TRECHO DO TEXTO
__________________________________________________

"Nem Londres, nem Somália" - Por Paulo José de Oliveira ao Jornal O VALE
Paulo José de Oliveira - Membro da Irmandade dos Mártires da Caminhada Latino-Americana (Equipe de Comunicação das CEBs da Diocese de São José dos Campos)
Paulo José de Oliveira - Membro da Irmandade dos Mártires da Caminhada Latino-Americana (Equipe de Comunicação das CEBs da Diocese de São José dos Campos)
Estamos assistindo pela mídia mundial acontecimentos que marcam realidades totalmente diferentes do caminho que pode levar à construção do Reino de Deus, trazido por Jesus Cristo. São realidades que mostram os extremos existentes no modelo de organização da nossa sociedade globalizada. Por um lado vemos conflitos e mortes dentro de uma realidade de pobreza, miséria, exclusão, ausência total de dignidade humana. Por outro, vemos também conflitos e mortes dentro de núcleos de países desenvolvidos, mas onde também não se desenvolveu o respeito, a partilha, a igualdade, a solidariedade, a justiça.

__________________________________________________

PEDIDO 1
Reescreva tudo o que vai de "Estamos assistindo pela" até "solidariedade, a justiça." no texto, trocando "sociedade globalizada" por "sociedade contemporânea".
PEDIDO 2
Responda com base no texto:
(a) Para qual jornal o texto foi escrito?
(b) De qual irmandade o autor é membro?
(c) Quais valores, segundo o texto, não se desenvolveram nos países desenvolvidos?

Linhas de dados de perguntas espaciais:

__________________________________________________

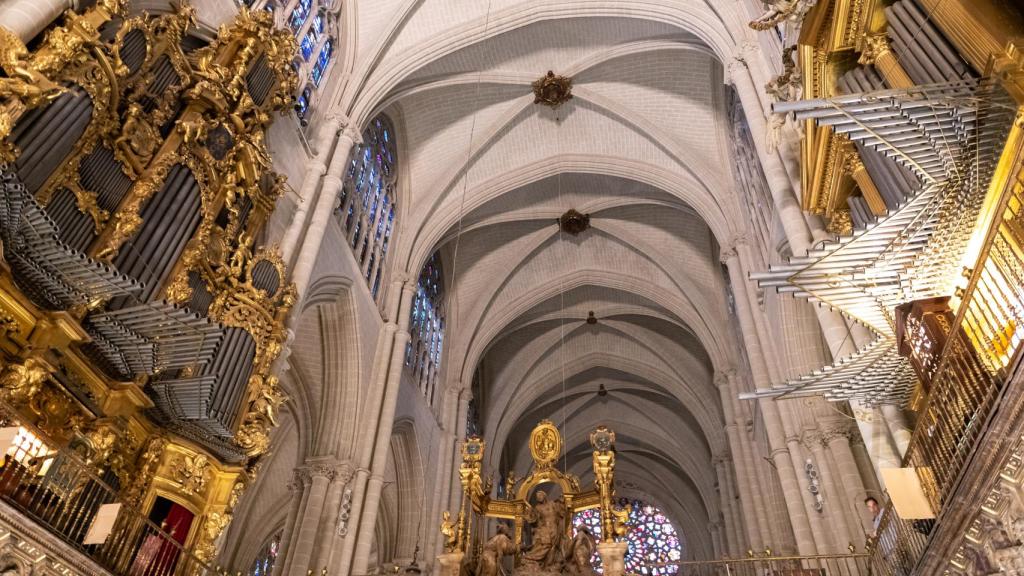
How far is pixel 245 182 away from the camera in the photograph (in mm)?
10227

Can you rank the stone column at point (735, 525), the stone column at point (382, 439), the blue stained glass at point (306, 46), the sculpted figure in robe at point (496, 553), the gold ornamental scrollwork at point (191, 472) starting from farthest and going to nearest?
the stone column at point (735, 525), the blue stained glass at point (306, 46), the stone column at point (382, 439), the sculpted figure in robe at point (496, 553), the gold ornamental scrollwork at point (191, 472)

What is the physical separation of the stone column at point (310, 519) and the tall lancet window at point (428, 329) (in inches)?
190

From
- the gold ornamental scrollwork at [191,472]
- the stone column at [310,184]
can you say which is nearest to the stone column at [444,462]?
the stone column at [310,184]

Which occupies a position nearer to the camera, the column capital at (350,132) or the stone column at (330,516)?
the stone column at (330,516)

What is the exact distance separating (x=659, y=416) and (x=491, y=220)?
505 inches

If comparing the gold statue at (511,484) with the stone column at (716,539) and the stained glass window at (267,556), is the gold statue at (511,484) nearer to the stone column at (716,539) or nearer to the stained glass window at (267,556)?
the stained glass window at (267,556)

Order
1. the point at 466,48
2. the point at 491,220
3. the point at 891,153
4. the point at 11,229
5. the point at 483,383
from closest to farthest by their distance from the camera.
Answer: the point at 11,229
the point at 891,153
the point at 466,48
the point at 491,220
the point at 483,383

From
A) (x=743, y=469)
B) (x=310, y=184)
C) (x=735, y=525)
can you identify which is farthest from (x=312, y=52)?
(x=735, y=525)

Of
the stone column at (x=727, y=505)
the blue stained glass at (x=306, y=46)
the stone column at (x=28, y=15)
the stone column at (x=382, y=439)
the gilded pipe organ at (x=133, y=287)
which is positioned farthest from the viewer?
the stone column at (x=727, y=505)

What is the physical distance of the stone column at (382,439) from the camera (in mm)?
13929

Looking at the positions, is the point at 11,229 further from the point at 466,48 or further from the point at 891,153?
the point at 466,48

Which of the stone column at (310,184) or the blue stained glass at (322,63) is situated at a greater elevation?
the blue stained glass at (322,63)

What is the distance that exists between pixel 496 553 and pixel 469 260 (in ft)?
47.3

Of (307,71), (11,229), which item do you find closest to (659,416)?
(307,71)
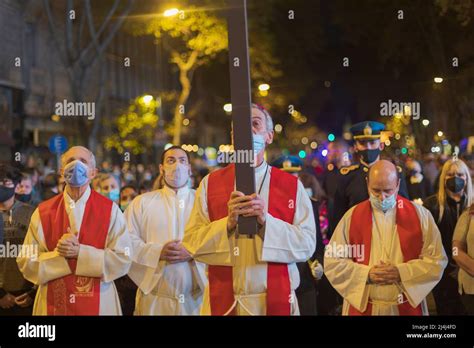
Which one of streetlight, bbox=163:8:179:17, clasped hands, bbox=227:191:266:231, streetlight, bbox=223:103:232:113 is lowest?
clasped hands, bbox=227:191:266:231

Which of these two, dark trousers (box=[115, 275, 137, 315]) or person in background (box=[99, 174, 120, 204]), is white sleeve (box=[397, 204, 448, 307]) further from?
person in background (box=[99, 174, 120, 204])

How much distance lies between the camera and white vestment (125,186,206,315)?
5922mm

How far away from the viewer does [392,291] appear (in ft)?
18.0

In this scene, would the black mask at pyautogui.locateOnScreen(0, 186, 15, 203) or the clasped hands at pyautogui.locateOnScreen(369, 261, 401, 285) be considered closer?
the clasped hands at pyautogui.locateOnScreen(369, 261, 401, 285)

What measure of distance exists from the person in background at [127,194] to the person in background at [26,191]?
2.16 feet

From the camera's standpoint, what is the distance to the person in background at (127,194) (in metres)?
6.52

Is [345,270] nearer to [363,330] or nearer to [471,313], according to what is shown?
[363,330]

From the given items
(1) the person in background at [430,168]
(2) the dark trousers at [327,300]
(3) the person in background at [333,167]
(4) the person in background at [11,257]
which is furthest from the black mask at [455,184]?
(4) the person in background at [11,257]

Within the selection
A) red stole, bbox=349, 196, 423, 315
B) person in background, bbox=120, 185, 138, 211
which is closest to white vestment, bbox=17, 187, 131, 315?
person in background, bbox=120, 185, 138, 211

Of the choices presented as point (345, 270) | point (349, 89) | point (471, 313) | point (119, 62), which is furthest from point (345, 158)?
point (119, 62)

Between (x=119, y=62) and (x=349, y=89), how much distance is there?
1763 mm

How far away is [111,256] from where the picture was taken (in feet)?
18.8

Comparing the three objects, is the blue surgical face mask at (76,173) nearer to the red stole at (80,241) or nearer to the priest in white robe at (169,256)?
the red stole at (80,241)

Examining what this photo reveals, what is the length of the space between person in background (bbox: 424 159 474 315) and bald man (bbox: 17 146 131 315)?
2218 millimetres
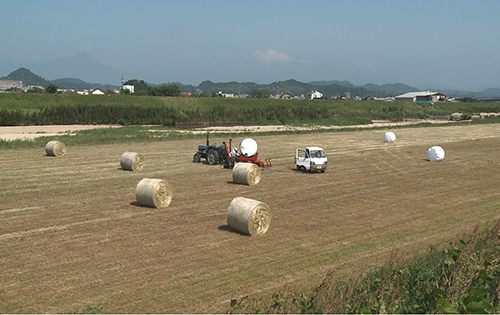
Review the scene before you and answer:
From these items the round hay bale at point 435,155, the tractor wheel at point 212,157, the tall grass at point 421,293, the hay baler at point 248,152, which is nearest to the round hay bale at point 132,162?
the tractor wheel at point 212,157

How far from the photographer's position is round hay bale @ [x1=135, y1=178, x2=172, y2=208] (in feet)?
65.4

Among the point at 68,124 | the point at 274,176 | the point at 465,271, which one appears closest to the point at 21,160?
the point at 274,176

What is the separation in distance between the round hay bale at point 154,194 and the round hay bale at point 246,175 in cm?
572

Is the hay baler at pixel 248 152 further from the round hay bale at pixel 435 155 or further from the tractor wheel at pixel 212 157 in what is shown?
the round hay bale at pixel 435 155

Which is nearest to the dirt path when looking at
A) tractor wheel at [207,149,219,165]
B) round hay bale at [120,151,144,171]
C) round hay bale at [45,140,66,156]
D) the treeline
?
the treeline

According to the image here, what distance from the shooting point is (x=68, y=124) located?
79.0 m

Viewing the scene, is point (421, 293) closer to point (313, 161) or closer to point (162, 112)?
point (313, 161)

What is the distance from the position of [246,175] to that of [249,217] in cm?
938

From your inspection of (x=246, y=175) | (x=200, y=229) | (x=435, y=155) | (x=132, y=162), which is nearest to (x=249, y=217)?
(x=200, y=229)

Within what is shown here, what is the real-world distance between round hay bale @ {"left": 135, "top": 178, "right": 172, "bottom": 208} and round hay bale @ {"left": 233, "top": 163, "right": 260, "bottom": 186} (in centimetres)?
572

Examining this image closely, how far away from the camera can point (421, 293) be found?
360 inches

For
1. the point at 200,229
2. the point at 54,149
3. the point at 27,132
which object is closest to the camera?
the point at 200,229

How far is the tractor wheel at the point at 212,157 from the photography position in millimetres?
32625

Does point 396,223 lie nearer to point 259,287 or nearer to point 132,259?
point 259,287
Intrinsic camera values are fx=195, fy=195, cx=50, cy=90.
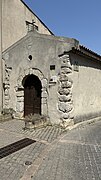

__________________________________________________

RESULTADO CORRETO 1
Estamos assistindo pela mídia mundial acontecimentos que marcam realidades totalmente diferentes do caminho que pode levar à construção do Reino de Deus, trazido por Jesus Cristo. São realidades que mostram os extremos existentes no modelo de organização da nossa sociedade contemporânea. Por um lado vemos conflitos e mortes dentro de uma realidade de pobreza, miséria, exclusão, ausência total de dignidade humana. Por outro, vemos também conflitos e mortes dentro de núcleos de países desenvolvidos, mas onde também não se desenvolveu o respeito, a partilha, a igualdade, a solidariedade, a justiça.

RESULTADO CORRETO 2
(a) O VALE.
(b) Irmandade dos Mártires da Caminhada Latino-Americana.
(c) O respeito, a partilha, a igualdade, a solidariedade e a justiça.